Then there's the supernatural stuff. Pappas ends up with the planchette at one point, but he tries to use it to figure out the next day's lottery numbers. Because that's what communing with the dead is for. He is attacked by slimy rubber kids' toys, who start drinking his blood; when he tries to cut them off with a knife he just ends up mutilating himself instead. Then there's Jennifer's visions. She sees a shitty-looking corpse on TV, a clawed boogeyman at the window, and finally the zombie of her landlord. At the end there's another bad-looking rubber corpse who we get to see in even more detail. All they could afford was rubber and slime. Frankly though, that's all you need to make a great horror film.

There's just one more thing I want to comment on. When Jennifer says she has a surprise, her husband rolls his eyes and murmurs, "Antique pistols." What?! Why would he think that's what she had? Did he think she was challenging him to a duel? Is showing off one's antique pistols a common occurrence in this couple's social circle? I don't know why this baffles me so much.
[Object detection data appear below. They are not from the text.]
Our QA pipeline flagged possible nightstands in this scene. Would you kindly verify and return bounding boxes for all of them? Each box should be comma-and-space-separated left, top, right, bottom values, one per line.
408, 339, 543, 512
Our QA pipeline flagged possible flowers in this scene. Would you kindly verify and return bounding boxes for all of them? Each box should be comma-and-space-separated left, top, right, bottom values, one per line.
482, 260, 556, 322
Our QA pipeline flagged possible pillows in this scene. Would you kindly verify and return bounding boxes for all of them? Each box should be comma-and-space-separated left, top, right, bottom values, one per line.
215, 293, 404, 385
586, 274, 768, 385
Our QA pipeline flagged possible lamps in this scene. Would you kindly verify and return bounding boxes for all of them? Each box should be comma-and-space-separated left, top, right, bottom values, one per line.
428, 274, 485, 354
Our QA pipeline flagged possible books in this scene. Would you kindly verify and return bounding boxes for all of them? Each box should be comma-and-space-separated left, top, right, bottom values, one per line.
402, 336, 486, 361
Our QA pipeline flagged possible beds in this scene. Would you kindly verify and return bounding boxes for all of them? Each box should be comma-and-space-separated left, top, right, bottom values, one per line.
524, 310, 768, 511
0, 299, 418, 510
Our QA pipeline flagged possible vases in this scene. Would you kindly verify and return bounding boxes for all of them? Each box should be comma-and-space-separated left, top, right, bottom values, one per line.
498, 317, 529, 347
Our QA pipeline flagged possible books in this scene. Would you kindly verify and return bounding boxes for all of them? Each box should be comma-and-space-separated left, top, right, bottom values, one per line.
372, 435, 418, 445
I can understand this from a first draft perspective--lord knows how many jokes or bit of dialogue I've written that have made sense in the moment but have proven baffling on the return run. (That's right, you guys get my good material. Crumble in despair as you consider how dire my bad shit must be.) But this was just odd. Odd in a way that I love, naturally, but odd all the same.

If you like slime and communicating with the dead, then this is the movie for you. It actually feels like a "real" thriller at times, before someone opens their mouth and says something. Professionalism is on display. But not everywhere. It's that precise and unique dichotomy that really matters.